A spokesperson for DoHA told Computerworld Australia it had finalised the funding with the National E-Health Transition Authority (NEHTA), originally scheduled to be allocated last November, for the “final scope” of activities to 30 June 2012.
“The final details of the work package have been completed,” the spokesperson said. “The funding figure will be published shortly."
The spokesperson said the change in federal health ministers, from Nicola Roxon to Tanya Plibersek in December, had not caused any delay in the $466.7 million initiative, with the exact figure to be published “shortly”.
“The government's commitment to e-health remains as strong under minister Plibersek and the change of minister will not delay any projects.”

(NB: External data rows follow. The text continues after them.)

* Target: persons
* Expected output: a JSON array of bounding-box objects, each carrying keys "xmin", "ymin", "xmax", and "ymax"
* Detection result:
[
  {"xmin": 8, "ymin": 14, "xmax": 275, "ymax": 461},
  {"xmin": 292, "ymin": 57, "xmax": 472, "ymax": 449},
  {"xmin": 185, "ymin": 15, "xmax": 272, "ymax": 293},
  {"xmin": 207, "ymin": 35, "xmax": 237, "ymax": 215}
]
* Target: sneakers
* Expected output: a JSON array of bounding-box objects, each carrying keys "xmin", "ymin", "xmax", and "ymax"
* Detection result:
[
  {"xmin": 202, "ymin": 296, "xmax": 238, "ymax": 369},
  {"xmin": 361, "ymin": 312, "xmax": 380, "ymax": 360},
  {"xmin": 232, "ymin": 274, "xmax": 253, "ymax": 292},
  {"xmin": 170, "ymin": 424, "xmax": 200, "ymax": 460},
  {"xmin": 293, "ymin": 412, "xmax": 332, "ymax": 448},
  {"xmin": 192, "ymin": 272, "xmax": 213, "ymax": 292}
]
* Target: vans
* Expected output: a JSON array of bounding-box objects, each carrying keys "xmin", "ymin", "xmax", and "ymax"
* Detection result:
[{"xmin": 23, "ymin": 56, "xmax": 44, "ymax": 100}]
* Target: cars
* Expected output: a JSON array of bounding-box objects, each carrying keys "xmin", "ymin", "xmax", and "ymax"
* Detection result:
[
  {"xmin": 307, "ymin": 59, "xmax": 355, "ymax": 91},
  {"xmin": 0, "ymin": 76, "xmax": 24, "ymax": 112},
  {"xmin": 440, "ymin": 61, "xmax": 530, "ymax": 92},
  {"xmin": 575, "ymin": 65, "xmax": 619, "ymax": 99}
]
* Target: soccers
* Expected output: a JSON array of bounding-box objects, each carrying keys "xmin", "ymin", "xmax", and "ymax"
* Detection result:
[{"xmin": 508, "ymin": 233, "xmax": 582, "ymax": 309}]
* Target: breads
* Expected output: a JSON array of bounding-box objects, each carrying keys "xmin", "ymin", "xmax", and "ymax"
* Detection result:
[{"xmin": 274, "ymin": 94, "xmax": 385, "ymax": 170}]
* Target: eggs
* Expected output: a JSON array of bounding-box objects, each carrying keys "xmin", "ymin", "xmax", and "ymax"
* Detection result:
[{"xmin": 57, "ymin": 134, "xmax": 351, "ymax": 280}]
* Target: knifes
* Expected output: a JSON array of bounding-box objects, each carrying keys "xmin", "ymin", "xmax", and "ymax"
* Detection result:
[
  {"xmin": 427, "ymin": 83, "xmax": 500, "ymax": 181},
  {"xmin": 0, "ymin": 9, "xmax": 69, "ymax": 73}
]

The funding will support the management of delivery partners to complete the build of the system, to implement strategies to encourage take-up of the PCEHR, and to support the e-health sites in implementing and testing aspects of e-health record.
There has been much speculation on the government’s ability to complete the project by the specified deadline, with the Medical Software Industry Association (MSIA) recommending DoHA revise the scope and complexity of the project in order to have it completed in time.
MSIA president, Jon Hughes, outlined a plan for the introduction of simplified records by 1 July to a Senate committee examining the PCEHR Bill 2011.
NEHTA has also come under scrutiny after it paused implementation of primary care desktop software development at a number of the project’s lead implementation sites in January. A NEHTA spokesperson would not comment on whether the halt in proceedings would delay the progress of the initiative but said the issue should be resolved in March.
“NEHTA remains committed to the pilot sites and to progressing the national e-health programme,” the spokesperson said. “The changes required to be made to specifications are expected to be finalised mid to late March and NEHTA is working closely with its key stakeholders around the implications to their programmes.”
The previous round of funding received by NEHTA for the PCEHR was $50.5 million for the period from May to October 2011, which followed $38.5 million from November 2010 to April 2011.